Live: Animals As Leaders, Dynamo Zürich, 16-07-28

Bild von Kathrin Hirzel.

Bild von Kathrin Hirzel

Animals As Leaders
Support: Intervals, Plini
Donnerstag 28.07.2016
Dynamo, Zürich

Als ich heute Morgen aufgewacht bin, war mein Kopfkissen voller tiefschwarzer Flecken. Eine überhastete Kontrolle meiner Ohren brachte nicht nur Sicherheit, sondern auch die Gewissheit, dass sich instrumental gespielte Noten materiell manifestieren können. Wer aber Konzerte hochtechnischer Progressive Metal-Bands besucht, für den sollte dies nicht verwunderlich sein. Denn was sich jüngst im Dynamo in Zürich abspielte, verliess die normale Umgebung eines Rockkonzertes. Animals As Leaders bestiegen mit ihren Freunden Intervals und Plini die Saalbühne und zeigten Unvorbereiteten, dass Aufgeben manchmal einfacher ist.

Denn wer beim extrem sperrigen und technischen Prog Metal von Animals As Leaders den Anschluss nicht findet, der wird sich wohl eher klammheimlich vom Konzert entfernen, als über eine Stunde lang dem technischen Gefummel zuzuhören. Dabei steckt hinter dem rasend schnellen Abgreifen der Saiten und dem Schlagzeugspiel eines Derwischs mehr als nur Muskelprotzerei. Das Trio lockte die Geister immer tiefer in ihre Unterwelt und präsentierte Prog, der extrem durchdachtes Songwriting und düstere Tendenzen aufwies. Die Lieder pendelten zwischen Shredding und doch wieder melodiös erscheinenden Öffnungen. Wer Dezimalgleichungen im Tesserakt gelöst hat, für den werden auch solche Auftritte zu einem analytischen Klacks.

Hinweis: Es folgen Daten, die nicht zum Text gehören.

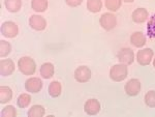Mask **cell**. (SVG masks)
I'll return each instance as SVG.
<instances>
[{"mask_svg":"<svg viewBox=\"0 0 155 117\" xmlns=\"http://www.w3.org/2000/svg\"><path fill=\"white\" fill-rule=\"evenodd\" d=\"M130 43L136 48H142L146 45V35L141 31H136L130 35Z\"/></svg>","mask_w":155,"mask_h":117,"instance_id":"cell-14","label":"cell"},{"mask_svg":"<svg viewBox=\"0 0 155 117\" xmlns=\"http://www.w3.org/2000/svg\"><path fill=\"white\" fill-rule=\"evenodd\" d=\"M1 34L7 38H14L19 34V27L15 22L12 21H5L1 24L0 28Z\"/></svg>","mask_w":155,"mask_h":117,"instance_id":"cell-3","label":"cell"},{"mask_svg":"<svg viewBox=\"0 0 155 117\" xmlns=\"http://www.w3.org/2000/svg\"><path fill=\"white\" fill-rule=\"evenodd\" d=\"M46 113V110L41 105H33L27 112L28 117H42Z\"/></svg>","mask_w":155,"mask_h":117,"instance_id":"cell-21","label":"cell"},{"mask_svg":"<svg viewBox=\"0 0 155 117\" xmlns=\"http://www.w3.org/2000/svg\"><path fill=\"white\" fill-rule=\"evenodd\" d=\"M118 60L120 63L129 65L134 60V53L130 48H123L118 53Z\"/></svg>","mask_w":155,"mask_h":117,"instance_id":"cell-12","label":"cell"},{"mask_svg":"<svg viewBox=\"0 0 155 117\" xmlns=\"http://www.w3.org/2000/svg\"><path fill=\"white\" fill-rule=\"evenodd\" d=\"M99 24L101 28L107 31H110L114 29L117 25V18L112 12H104L99 18Z\"/></svg>","mask_w":155,"mask_h":117,"instance_id":"cell-4","label":"cell"},{"mask_svg":"<svg viewBox=\"0 0 155 117\" xmlns=\"http://www.w3.org/2000/svg\"><path fill=\"white\" fill-rule=\"evenodd\" d=\"M106 8L110 12H117L122 5V0H104Z\"/></svg>","mask_w":155,"mask_h":117,"instance_id":"cell-23","label":"cell"},{"mask_svg":"<svg viewBox=\"0 0 155 117\" xmlns=\"http://www.w3.org/2000/svg\"><path fill=\"white\" fill-rule=\"evenodd\" d=\"M31 103V95L29 93H22L17 99V106L19 108H27Z\"/></svg>","mask_w":155,"mask_h":117,"instance_id":"cell-22","label":"cell"},{"mask_svg":"<svg viewBox=\"0 0 155 117\" xmlns=\"http://www.w3.org/2000/svg\"><path fill=\"white\" fill-rule=\"evenodd\" d=\"M42 86H44V83L37 77L28 78L25 82V89L30 93H38L42 89Z\"/></svg>","mask_w":155,"mask_h":117,"instance_id":"cell-6","label":"cell"},{"mask_svg":"<svg viewBox=\"0 0 155 117\" xmlns=\"http://www.w3.org/2000/svg\"><path fill=\"white\" fill-rule=\"evenodd\" d=\"M1 116L2 117H16L17 116V110L14 106L7 105L1 110Z\"/></svg>","mask_w":155,"mask_h":117,"instance_id":"cell-27","label":"cell"},{"mask_svg":"<svg viewBox=\"0 0 155 117\" xmlns=\"http://www.w3.org/2000/svg\"><path fill=\"white\" fill-rule=\"evenodd\" d=\"M18 69L24 76H32L36 72V63L31 57L23 56L18 60Z\"/></svg>","mask_w":155,"mask_h":117,"instance_id":"cell-1","label":"cell"},{"mask_svg":"<svg viewBox=\"0 0 155 117\" xmlns=\"http://www.w3.org/2000/svg\"><path fill=\"white\" fill-rule=\"evenodd\" d=\"M147 35L150 38H155V14L147 22Z\"/></svg>","mask_w":155,"mask_h":117,"instance_id":"cell-24","label":"cell"},{"mask_svg":"<svg viewBox=\"0 0 155 117\" xmlns=\"http://www.w3.org/2000/svg\"><path fill=\"white\" fill-rule=\"evenodd\" d=\"M141 82H140L139 79L136 78L128 80L126 82L125 86H124V90H125L127 95L129 96H137L140 93V91H141Z\"/></svg>","mask_w":155,"mask_h":117,"instance_id":"cell-7","label":"cell"},{"mask_svg":"<svg viewBox=\"0 0 155 117\" xmlns=\"http://www.w3.org/2000/svg\"><path fill=\"white\" fill-rule=\"evenodd\" d=\"M128 76V69L126 64H115L110 69V78L114 82H121Z\"/></svg>","mask_w":155,"mask_h":117,"instance_id":"cell-2","label":"cell"},{"mask_svg":"<svg viewBox=\"0 0 155 117\" xmlns=\"http://www.w3.org/2000/svg\"><path fill=\"white\" fill-rule=\"evenodd\" d=\"M74 79L79 83H86L91 79V69L86 65H82L74 71Z\"/></svg>","mask_w":155,"mask_h":117,"instance_id":"cell-8","label":"cell"},{"mask_svg":"<svg viewBox=\"0 0 155 117\" xmlns=\"http://www.w3.org/2000/svg\"><path fill=\"white\" fill-rule=\"evenodd\" d=\"M12 99V90L8 86H0V104H6Z\"/></svg>","mask_w":155,"mask_h":117,"instance_id":"cell-16","label":"cell"},{"mask_svg":"<svg viewBox=\"0 0 155 117\" xmlns=\"http://www.w3.org/2000/svg\"><path fill=\"white\" fill-rule=\"evenodd\" d=\"M65 3L71 7H78L83 3V0H65Z\"/></svg>","mask_w":155,"mask_h":117,"instance_id":"cell-28","label":"cell"},{"mask_svg":"<svg viewBox=\"0 0 155 117\" xmlns=\"http://www.w3.org/2000/svg\"><path fill=\"white\" fill-rule=\"evenodd\" d=\"M84 111L87 115H97L101 111V103L96 99H89L84 105Z\"/></svg>","mask_w":155,"mask_h":117,"instance_id":"cell-10","label":"cell"},{"mask_svg":"<svg viewBox=\"0 0 155 117\" xmlns=\"http://www.w3.org/2000/svg\"><path fill=\"white\" fill-rule=\"evenodd\" d=\"M16 69L15 62L12 59H1L0 60V75L2 77H8L12 75Z\"/></svg>","mask_w":155,"mask_h":117,"instance_id":"cell-11","label":"cell"},{"mask_svg":"<svg viewBox=\"0 0 155 117\" xmlns=\"http://www.w3.org/2000/svg\"><path fill=\"white\" fill-rule=\"evenodd\" d=\"M145 104L149 108H155V90H150L145 94Z\"/></svg>","mask_w":155,"mask_h":117,"instance_id":"cell-26","label":"cell"},{"mask_svg":"<svg viewBox=\"0 0 155 117\" xmlns=\"http://www.w3.org/2000/svg\"><path fill=\"white\" fill-rule=\"evenodd\" d=\"M122 1H124L125 3H131V2H134V0H122Z\"/></svg>","mask_w":155,"mask_h":117,"instance_id":"cell-29","label":"cell"},{"mask_svg":"<svg viewBox=\"0 0 155 117\" xmlns=\"http://www.w3.org/2000/svg\"><path fill=\"white\" fill-rule=\"evenodd\" d=\"M87 9L90 12H93V14H96V12L101 11L102 7V0H87Z\"/></svg>","mask_w":155,"mask_h":117,"instance_id":"cell-20","label":"cell"},{"mask_svg":"<svg viewBox=\"0 0 155 117\" xmlns=\"http://www.w3.org/2000/svg\"><path fill=\"white\" fill-rule=\"evenodd\" d=\"M39 74L44 79H50L54 76L55 74V68L54 64L51 62H46V63L41 64V69H39Z\"/></svg>","mask_w":155,"mask_h":117,"instance_id":"cell-15","label":"cell"},{"mask_svg":"<svg viewBox=\"0 0 155 117\" xmlns=\"http://www.w3.org/2000/svg\"><path fill=\"white\" fill-rule=\"evenodd\" d=\"M22 0H4L5 8L9 12H18L22 8Z\"/></svg>","mask_w":155,"mask_h":117,"instance_id":"cell-19","label":"cell"},{"mask_svg":"<svg viewBox=\"0 0 155 117\" xmlns=\"http://www.w3.org/2000/svg\"><path fill=\"white\" fill-rule=\"evenodd\" d=\"M131 19L134 23L143 24L149 19V12L146 8H143V7H141V8H137L132 12Z\"/></svg>","mask_w":155,"mask_h":117,"instance_id":"cell-13","label":"cell"},{"mask_svg":"<svg viewBox=\"0 0 155 117\" xmlns=\"http://www.w3.org/2000/svg\"><path fill=\"white\" fill-rule=\"evenodd\" d=\"M48 92L51 98H58L62 92V85L59 81H52L49 85Z\"/></svg>","mask_w":155,"mask_h":117,"instance_id":"cell-17","label":"cell"},{"mask_svg":"<svg viewBox=\"0 0 155 117\" xmlns=\"http://www.w3.org/2000/svg\"><path fill=\"white\" fill-rule=\"evenodd\" d=\"M153 56H154V52L152 49L146 48L143 50H140L137 53V61L142 66L149 65L151 63L152 59H153Z\"/></svg>","mask_w":155,"mask_h":117,"instance_id":"cell-5","label":"cell"},{"mask_svg":"<svg viewBox=\"0 0 155 117\" xmlns=\"http://www.w3.org/2000/svg\"><path fill=\"white\" fill-rule=\"evenodd\" d=\"M29 26L33 30L42 31L47 27V21L41 15H32L29 18Z\"/></svg>","mask_w":155,"mask_h":117,"instance_id":"cell-9","label":"cell"},{"mask_svg":"<svg viewBox=\"0 0 155 117\" xmlns=\"http://www.w3.org/2000/svg\"><path fill=\"white\" fill-rule=\"evenodd\" d=\"M153 66H154V68H155V58L153 59Z\"/></svg>","mask_w":155,"mask_h":117,"instance_id":"cell-30","label":"cell"},{"mask_svg":"<svg viewBox=\"0 0 155 117\" xmlns=\"http://www.w3.org/2000/svg\"><path fill=\"white\" fill-rule=\"evenodd\" d=\"M48 0H31V8L36 12H44L48 9Z\"/></svg>","mask_w":155,"mask_h":117,"instance_id":"cell-18","label":"cell"},{"mask_svg":"<svg viewBox=\"0 0 155 117\" xmlns=\"http://www.w3.org/2000/svg\"><path fill=\"white\" fill-rule=\"evenodd\" d=\"M12 51V45L6 41H3L1 39L0 41V56L3 58V57H6L9 55Z\"/></svg>","mask_w":155,"mask_h":117,"instance_id":"cell-25","label":"cell"}]
</instances>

Extrem verwunderlich ist dabei, wie die Musiker von Animals As Leaders diese gewaltige Klangmenge ohne Missgriffe oder grobe Fehler spielen können. Wie ist es nur menschenmöglich, eine solch komplexe Anordnung aus Rhythmen und Noten so locker darzubieten? Und wer dachte, drei Bands aus dem gleichen Genre sind für einen Abend zu viel, dem bewies der Headliner, dass eine Steigerung immer möglich ist. Denn Intervals und Plini waren zwar genauso abgebrüht und durchgeknallt, bei den Strukturen aber noch nicht so ausgereift. Besonders Intervals als zweite Gruppe konnte nicht wirklich mitreissen – vielleicht war ihre Musik einfach zu nahe an der von Plini.

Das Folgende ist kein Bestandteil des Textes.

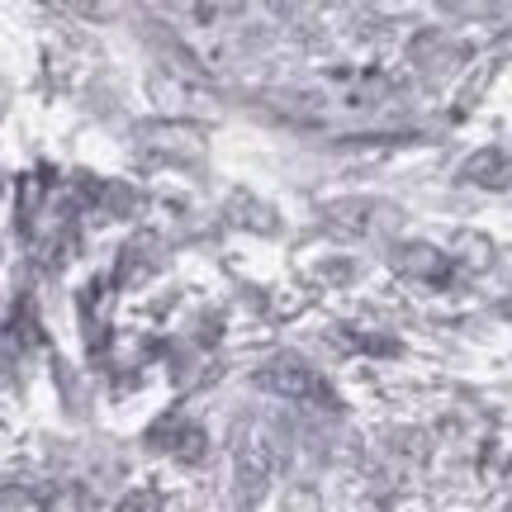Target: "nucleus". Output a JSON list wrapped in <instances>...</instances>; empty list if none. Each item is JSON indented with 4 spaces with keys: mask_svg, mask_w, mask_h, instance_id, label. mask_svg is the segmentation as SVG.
Masks as SVG:
<instances>
[{
    "mask_svg": "<svg viewBox=\"0 0 512 512\" xmlns=\"http://www.w3.org/2000/svg\"><path fill=\"white\" fill-rule=\"evenodd\" d=\"M252 384L261 394H275L285 403H318V408H337V389H332L309 361L299 356H275L252 375Z\"/></svg>",
    "mask_w": 512,
    "mask_h": 512,
    "instance_id": "f257e3e1",
    "label": "nucleus"
},
{
    "mask_svg": "<svg viewBox=\"0 0 512 512\" xmlns=\"http://www.w3.org/2000/svg\"><path fill=\"white\" fill-rule=\"evenodd\" d=\"M271 475H275L271 441L247 432V437L233 446V503H238V512H256V503L271 489Z\"/></svg>",
    "mask_w": 512,
    "mask_h": 512,
    "instance_id": "f03ea898",
    "label": "nucleus"
},
{
    "mask_svg": "<svg viewBox=\"0 0 512 512\" xmlns=\"http://www.w3.org/2000/svg\"><path fill=\"white\" fill-rule=\"evenodd\" d=\"M323 214H328V223L337 228V233H351V238H366V233H389V228H399V204L370 200V195L332 200Z\"/></svg>",
    "mask_w": 512,
    "mask_h": 512,
    "instance_id": "7ed1b4c3",
    "label": "nucleus"
},
{
    "mask_svg": "<svg viewBox=\"0 0 512 512\" xmlns=\"http://www.w3.org/2000/svg\"><path fill=\"white\" fill-rule=\"evenodd\" d=\"M389 261H394V271L413 275V280H432V285H446V280H451V256L437 252L432 242H399V247L389 252Z\"/></svg>",
    "mask_w": 512,
    "mask_h": 512,
    "instance_id": "20e7f679",
    "label": "nucleus"
},
{
    "mask_svg": "<svg viewBox=\"0 0 512 512\" xmlns=\"http://www.w3.org/2000/svg\"><path fill=\"white\" fill-rule=\"evenodd\" d=\"M460 181L479 185V190H512V157L503 152V147H479V152L465 157Z\"/></svg>",
    "mask_w": 512,
    "mask_h": 512,
    "instance_id": "39448f33",
    "label": "nucleus"
},
{
    "mask_svg": "<svg viewBox=\"0 0 512 512\" xmlns=\"http://www.w3.org/2000/svg\"><path fill=\"white\" fill-rule=\"evenodd\" d=\"M408 57H413L418 67H446V57H465V53H456V48L446 43V34H441V29H427V34L413 38Z\"/></svg>",
    "mask_w": 512,
    "mask_h": 512,
    "instance_id": "423d86ee",
    "label": "nucleus"
},
{
    "mask_svg": "<svg viewBox=\"0 0 512 512\" xmlns=\"http://www.w3.org/2000/svg\"><path fill=\"white\" fill-rule=\"evenodd\" d=\"M10 342H15V347H38V342H43L38 309L29 304V299H19L15 309H10Z\"/></svg>",
    "mask_w": 512,
    "mask_h": 512,
    "instance_id": "0eeeda50",
    "label": "nucleus"
},
{
    "mask_svg": "<svg viewBox=\"0 0 512 512\" xmlns=\"http://www.w3.org/2000/svg\"><path fill=\"white\" fill-rule=\"evenodd\" d=\"M152 271H157V261H147V256H143V238H138V242H128L124 256H119L114 285H138V280H147Z\"/></svg>",
    "mask_w": 512,
    "mask_h": 512,
    "instance_id": "6e6552de",
    "label": "nucleus"
},
{
    "mask_svg": "<svg viewBox=\"0 0 512 512\" xmlns=\"http://www.w3.org/2000/svg\"><path fill=\"white\" fill-rule=\"evenodd\" d=\"M204 456H209V432H204L200 422H185L181 441H176V460L181 465H200Z\"/></svg>",
    "mask_w": 512,
    "mask_h": 512,
    "instance_id": "1a4fd4ad",
    "label": "nucleus"
},
{
    "mask_svg": "<svg viewBox=\"0 0 512 512\" xmlns=\"http://www.w3.org/2000/svg\"><path fill=\"white\" fill-rule=\"evenodd\" d=\"M181 432H185L181 413H166V418H157L152 427H147V446H152V451H176Z\"/></svg>",
    "mask_w": 512,
    "mask_h": 512,
    "instance_id": "9d476101",
    "label": "nucleus"
},
{
    "mask_svg": "<svg viewBox=\"0 0 512 512\" xmlns=\"http://www.w3.org/2000/svg\"><path fill=\"white\" fill-rule=\"evenodd\" d=\"M489 252H494V247H489L484 233H456V256L465 261V266L484 271V266H489Z\"/></svg>",
    "mask_w": 512,
    "mask_h": 512,
    "instance_id": "9b49d317",
    "label": "nucleus"
},
{
    "mask_svg": "<svg viewBox=\"0 0 512 512\" xmlns=\"http://www.w3.org/2000/svg\"><path fill=\"white\" fill-rule=\"evenodd\" d=\"M114 512H162V494L157 489H133V494L119 498Z\"/></svg>",
    "mask_w": 512,
    "mask_h": 512,
    "instance_id": "f8f14e48",
    "label": "nucleus"
},
{
    "mask_svg": "<svg viewBox=\"0 0 512 512\" xmlns=\"http://www.w3.org/2000/svg\"><path fill=\"white\" fill-rule=\"evenodd\" d=\"M508 512H512V508H508Z\"/></svg>",
    "mask_w": 512,
    "mask_h": 512,
    "instance_id": "ddd939ff",
    "label": "nucleus"
}]
</instances>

Denn der Australier teilte sich nicht nur mit Aaron Marshall die Musiker, sondern bewies extreme Bescheidenheit und Ruhe. Er liess die Riffs länger ausklingen und suchte die Atmosphäre. Somit begann der Abend vergleichsweise gemächlich und steigerte sich immer mehr zu einem schier unfassbaren Schwall an instrumentaler Musik von höchster Qualität. Wer glaubt, Progressive Metal muss in der heutigen Zeit immer noch kitschig und melodramatisch klingen, der kriegt hier einen gewaltigen und nachhallenden Schlag auf die Rübe.